— Text excerpt —
§ §
[FOM] Improving Set Theory
martdowd at aol.com
martdowd at aol.com
Fri Jan 10 14:15:45 EST 2020
FOM:
In response to Harvey Friedman's post on improving ZFC, at the risk of
being repetitive, I have a series of papers on adding "conservative" new
axioms. The first is "Some new axioms for set theory"
http://www.ijpam.eu/contents/2011-68-4/4/4.pdf
The most recent is "Reflective well-founded relations"
http://www.ijpam.eu/contents/2016-107-4/6/6.pdf
The "conservative" new axiom approach proceeds from the observation that
the existence of an inaccessible cardinal is a "semantic" version of
the consistency of ZFC. $V$ can be "collected" in to a set, namely,
$V_\kappa$ where $\kappa$ is the smallest inaccessible cardinal.
The first paper argues that this process can be continued to a Mahlo
cardinal. The second argues that the existence of cardinals satisfying
the "axiom of extensibility" Ax_{Ext} is strongly justified.
These cardinals are stationary below a weakly compact cardinal. In my
opinion whether the existence of a weakly compact cardinal can be
justified "from below" by conservatively extending the universe is an
important one. I have been working on other subjects, and have left the
situation as of the second paper.
§ §
— Extracted information —
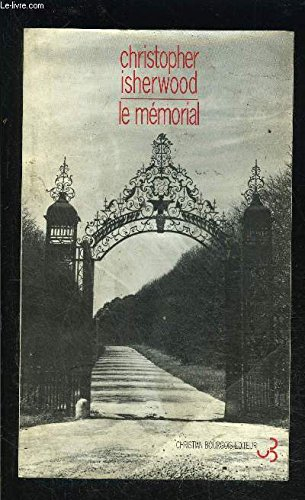 le mémorial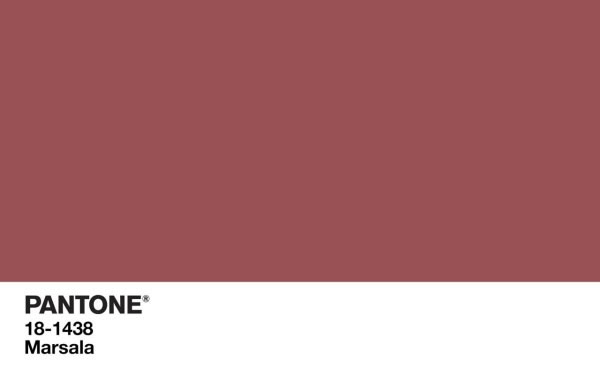 Color marsala 10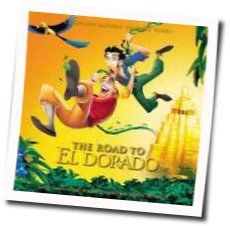 The Trail We Blaze Chords by Elton John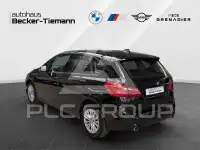 2020 BMW 220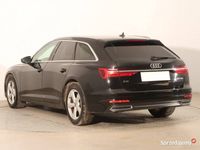 używany Audi A6 40 TDI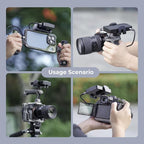 SMALLRIG Universal Power Bank Holder - Image 6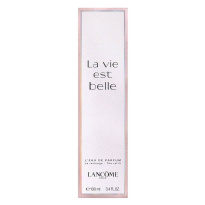 La Vie Est Belle Eau De Parfum Refill 100 ml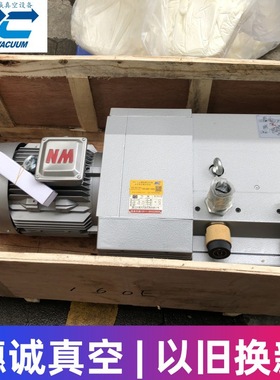 广西包装厂风泵 印刷气泵100e 金木彩印机一吸一吹泵 穗诚现货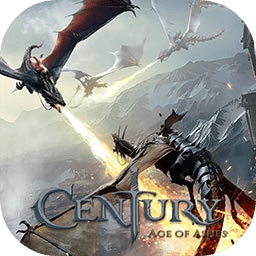 世纪灰烬纪元手游下载-世纪灰烬纪元手机版(Century: Age of Ashes)下载v1.0 安卓版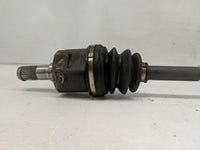 2000-2006 Hyundai Accent Axle Shaft Front Driver Cv C/v - Oemusedautoparts1.com
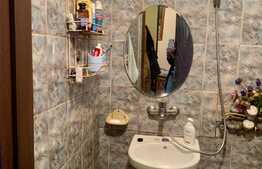 Apartament de 2 camere cu o suprafata de 35 de mp, parter, zona AEM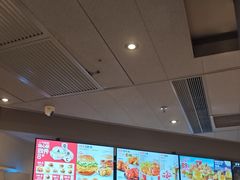 -肯德基(嘉善路地铁站店)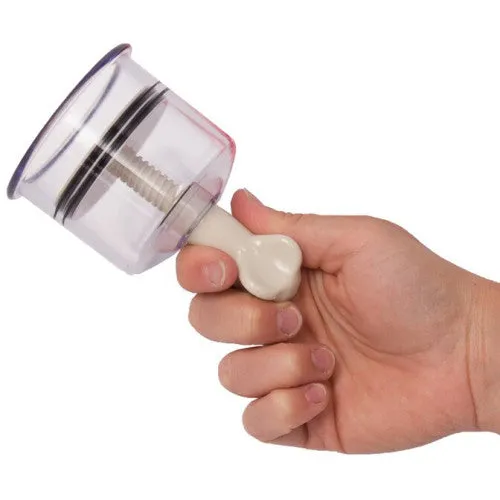 Male Sex Toys XL Nipple Clit Suckers Large pair of NippleClit Stimulation Suckers 5 cm Male Sex Toys XL Nipple Clit Suckers Large pair of NippleClit Stimulation Suckers 5 cm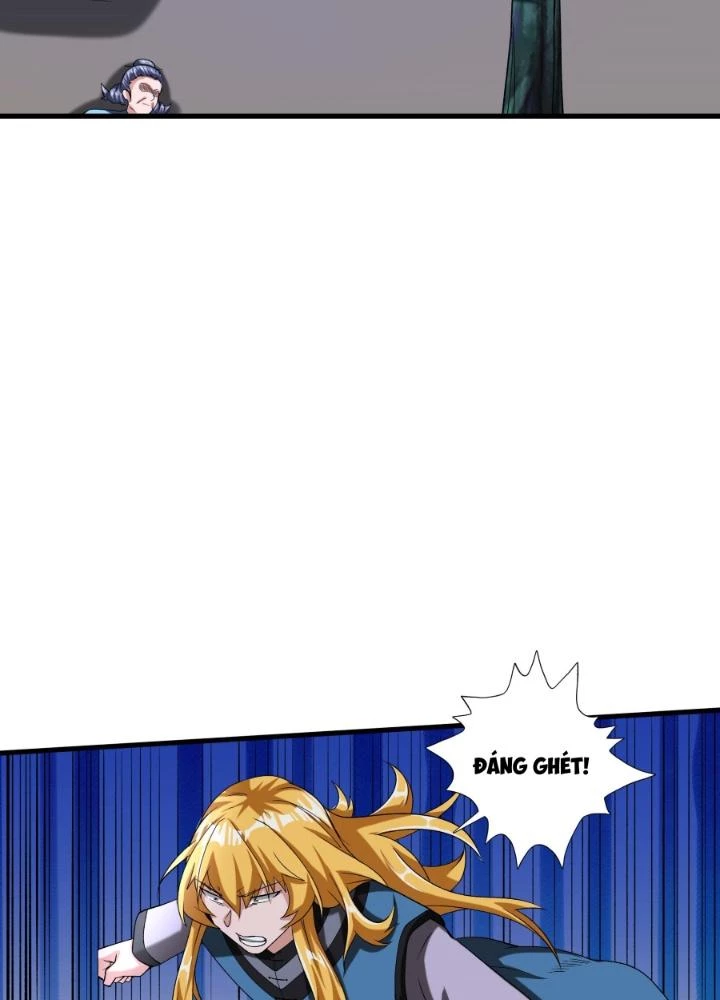 Chiến Thần Bất Tử Chapter 97 - Trang 2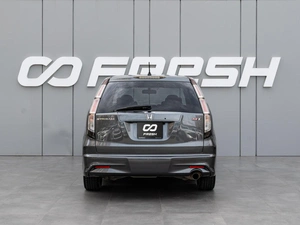 Минивэн Honda Stream 2009 года, 1270000 рублей, Краснодар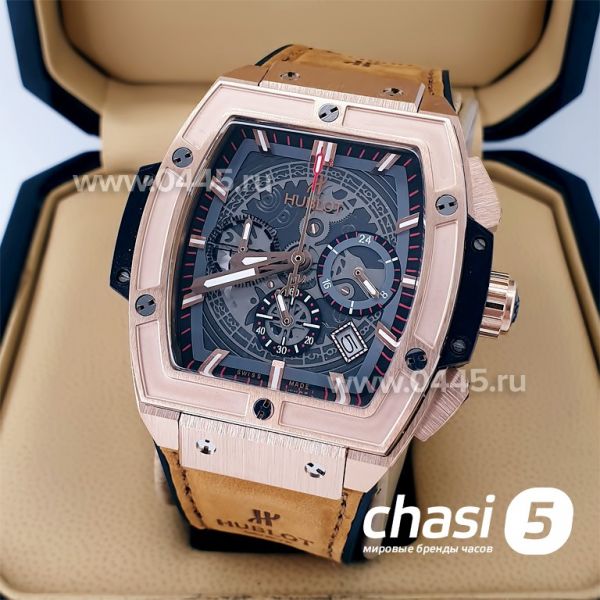 Часы Hublot Senna Champion 88 (20384) Часы Hublot Senna Champion 88 (20384)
§ §
— Exercise set —
**1)** In the set theory post, what observation underlies the "conservative" new axiom approach, and into what set can $V$ be "collected"? Reply in one to three sentences.
**2)** Carry on the set theory post from its last sentence.

— Replies —
**1)** The approach rests on the observation that the existence of an inaccessible cardinal is a "semantic" version of the consistency of ZFC. On that basis, $V$ can be "collected" into a set, namely $V_\kappa$, where $\kappa$ is the smallest inaccessible cardinal.

**2)**
- Martin Dowd
-----Original Message-----
From: Harvey Friedman <hmflogic at gmail.com>
To: Foundations of Mathematics <fom at cs.nyu.edu>
Sent: Thu, Jan 9, 2020 4:54 pm
Subject: [FOM] Improving Set Theory
ZFC has become the standard foundation for mathematics since about
1920. Alternatives have been proposed but not widely endorsed at least
not yet.
I am particularly interested in what people think is lacking or is
flawed about ZFC.
What needs exploring is to what extent and how can ZFC can be
adjusted, modified, improved to meet such objections or requirements.
My general thesis is that ZFC is extremely flexible and supports many
modifications in many different directions for may different purposes,
and that such modifications or adjustments of ZFC are far preferable
to any kind of overhaul in f.o.m.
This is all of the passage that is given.